EXERCISE DIRECTIONS: Output all of the entries below precisely as written.

-- start of SUPPLIED MATERIAL --

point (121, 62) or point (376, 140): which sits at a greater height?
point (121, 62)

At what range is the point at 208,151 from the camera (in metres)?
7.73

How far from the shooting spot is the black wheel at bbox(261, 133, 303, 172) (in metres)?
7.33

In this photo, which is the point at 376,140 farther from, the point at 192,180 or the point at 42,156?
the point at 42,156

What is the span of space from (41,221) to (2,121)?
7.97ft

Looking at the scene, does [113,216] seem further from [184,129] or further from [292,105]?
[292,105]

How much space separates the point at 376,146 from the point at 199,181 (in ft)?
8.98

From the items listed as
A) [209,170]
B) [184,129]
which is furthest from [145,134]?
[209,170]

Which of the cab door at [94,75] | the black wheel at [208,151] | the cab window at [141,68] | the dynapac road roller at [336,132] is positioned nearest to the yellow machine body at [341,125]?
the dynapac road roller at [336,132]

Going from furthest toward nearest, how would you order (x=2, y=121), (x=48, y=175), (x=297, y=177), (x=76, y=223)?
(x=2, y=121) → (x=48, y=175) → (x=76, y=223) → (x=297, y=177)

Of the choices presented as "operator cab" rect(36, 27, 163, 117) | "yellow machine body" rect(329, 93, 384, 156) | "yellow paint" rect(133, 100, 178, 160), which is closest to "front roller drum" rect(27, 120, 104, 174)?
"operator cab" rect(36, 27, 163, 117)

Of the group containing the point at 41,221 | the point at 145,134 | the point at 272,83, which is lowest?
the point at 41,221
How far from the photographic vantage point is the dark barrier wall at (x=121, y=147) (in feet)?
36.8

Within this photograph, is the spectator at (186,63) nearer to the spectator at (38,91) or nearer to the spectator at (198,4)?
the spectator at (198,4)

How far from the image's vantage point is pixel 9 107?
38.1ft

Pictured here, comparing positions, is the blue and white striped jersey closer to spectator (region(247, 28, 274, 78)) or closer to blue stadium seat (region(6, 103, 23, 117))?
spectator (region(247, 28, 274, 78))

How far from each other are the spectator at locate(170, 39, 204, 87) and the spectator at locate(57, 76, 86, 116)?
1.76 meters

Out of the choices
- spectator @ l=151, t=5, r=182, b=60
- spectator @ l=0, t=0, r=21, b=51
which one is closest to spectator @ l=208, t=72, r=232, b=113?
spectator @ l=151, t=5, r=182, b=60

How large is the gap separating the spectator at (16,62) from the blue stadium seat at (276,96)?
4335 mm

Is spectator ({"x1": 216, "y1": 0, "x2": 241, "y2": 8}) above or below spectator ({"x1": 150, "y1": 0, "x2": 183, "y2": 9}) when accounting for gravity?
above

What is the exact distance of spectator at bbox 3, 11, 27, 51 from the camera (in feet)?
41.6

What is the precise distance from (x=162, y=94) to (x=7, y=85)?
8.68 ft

-- end of SUPPLIED MATERIAL --

CORRECT RESULT:
point (121, 62) or point (376, 140): which sits at a greater height?
point (121, 62)

At what range is the point at 208,151 from the camera (in metres)?
7.73

How far from the shooting spot is the black wheel at bbox(261, 133, 303, 172) (in metres)?
7.33

In this photo, which is the point at 376,140 farther from, the point at 192,180 or the point at 42,156?
the point at 42,156

What is the span of space from (41,221) to (2,121)?
7.97ft

Looking at the scene, does [113,216] seem further from [184,129] or further from [292,105]?
[292,105]

How much space separates the point at 376,146 from the point at 199,181 (in ft)?
8.98

From the items listed as
A) [209,170]
B) [184,129]
which is furthest from [145,134]?
[209,170]

Which of the cab door at [94,75] | the black wheel at [208,151] | the cab window at [141,68] | the dynapac road roller at [336,132] is positioned nearest to the yellow machine body at [341,125]?
the dynapac road roller at [336,132]

Going from furthest toward nearest, how would you order (x=2, y=121), (x=48, y=175), (x=297, y=177), (x=76, y=223)?
(x=2, y=121) → (x=48, y=175) → (x=76, y=223) → (x=297, y=177)

Of the choices presented as "operator cab" rect(36, 27, 163, 117) | "yellow machine body" rect(329, 93, 384, 156) | "yellow paint" rect(133, 100, 178, 160), which is closest to "front roller drum" rect(27, 120, 104, 174)?
"operator cab" rect(36, 27, 163, 117)

Of the group containing the point at 41,221 | the point at 145,134 | the point at 272,83, which is lowest?
the point at 41,221
How far from the photographic vantage point is the dark barrier wall at (x=121, y=147) (in feet)?
36.8

Within this photograph, is the spectator at (186,63) nearer to the spectator at (38,91) or nearer to the spectator at (198,4)?
the spectator at (198,4)

How far from the image's vantage point is pixel 9 107?
38.1ft

Pictured here, comparing positions, is the blue and white striped jersey closer to spectator (region(247, 28, 274, 78)) or closer to blue stadium seat (region(6, 103, 23, 117))?
spectator (region(247, 28, 274, 78))

How far from each other are the spectator at locate(170, 39, 204, 87) and the spectator at locate(57, 76, 86, 116)?
1.76 meters

Out of the choices
- spectator @ l=151, t=5, r=182, b=60
- spectator @ l=0, t=0, r=21, b=51
which one is closest to spectator @ l=208, t=72, r=232, b=113?
spectator @ l=151, t=5, r=182, b=60

How large is the gap separating the spectator at (16,62) from the blue stadium seat at (276,96)?
4335 mm

Is spectator ({"x1": 216, "y1": 0, "x2": 241, "y2": 8}) above or below spectator ({"x1": 150, "y1": 0, "x2": 183, "y2": 9}) when accounting for gravity?
above

What is the exact distance of spectator at bbox 3, 11, 27, 51 from the camera (in feet)?
41.6

What is the precise distance from (x=162, y=94) to (x=7, y=85)?
8.68 ft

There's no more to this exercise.